Schematic representation of the basic construction of JUMP-1: 2D layers are generated from trinuclear cobalt (II) clusters and nitrilotribenzoic acid anions (ntb3-) and further assembled with terephthalic acid anions (bdc2-) as pillars to the overall three-dimensional architecture.

2 Results and Discussion

2.1 Synthesis and Characterization of MOF Materials

JUMP-1 with the formula [(Me2NH2)2[Co3(ntb)2(bdc)]] was synthesized under hydrothermal conditions utilizing a mixture of the tritopic ligand nitrilotribenzoic acid (H3ntb), terephthalic acid (H2bdc), and cobalt (II) chloride in DMF (Akintola et al., 2017b). The three-dimensional (3D) framework of JUMP-1 is anionic and its charge is balanced by two molecules of dimethylammonium per [Co3(ntb)2] repeating unit of the compound. These organic cations are located within the pore structure of the anionic framework. Replacement of the organic cation with lithium and sodium ions can be achieved by simply immersing the as-prepared material in saturated nitrate solutions of the respective ions in DMF and resulted in the cation-exchanged networks, JUMP-1(Li) and JUMP-1(Na), respectively (Figure 2). In order to increase the accessibility of the pores within the MOF structures, all three as-synthesized materials were activated through immersing them in ethanol and subsequent drying using supercritical CO2 prior to their further use (Akintola et al., 2021).

FIGURE 2

Top row: Schematic depiction of replacement of the dimethylammonium cations in JUMP-1 (center) by lithium and sodium cations to yield JUMP-1(Li) (left) and JUMP-1(Na) (right), respectively. The variation in the accessible pore volume is indicated by different number of Ar atoms depicted. Bottom row: Corresponding Ar adsorption isotherms (left) and pore size distributions (see text for details).

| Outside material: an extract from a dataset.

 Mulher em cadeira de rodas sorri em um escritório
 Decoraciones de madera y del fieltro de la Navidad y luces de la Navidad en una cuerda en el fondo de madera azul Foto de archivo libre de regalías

The elemental composition of JUMP-1 and its ion-exchanged analogs JUMP-1(Li) and JUMP-1(Na) were determined by CHN analysis. In addition, the replacement of the organic cation in the latter networks was ascertained by thermogravimetry and confirmed by the disappearance of the signature dip around 280 °C in the DTG traces, which is characteristic for the dimethylammonium ions present in JUMP-1 (Supplementary Figure S1). The stability of the network structure after the cation exchange and the crystallinity of the samples was probed by powder X-ray diffraction (PXRD), as depicted in the Supplementary Figure S2. For JUMP-1(Li), not only is the crystallinity of the sample confirmed, but also, in particular, that the framework retains its original structure. In the case of JUMP-1(Na), the PXRD clearly shows the crystallinity of the sample, although a variation in the peak pattern suggests changes in the overall structure that cannot be assigned to any specific molecular feature in the framework. However, based to the even increased porosity of JUMP-1(Na) with respect to JUMP-1 (vide infra), we assume that the basic framework structure is also present in JUMP-1(Na).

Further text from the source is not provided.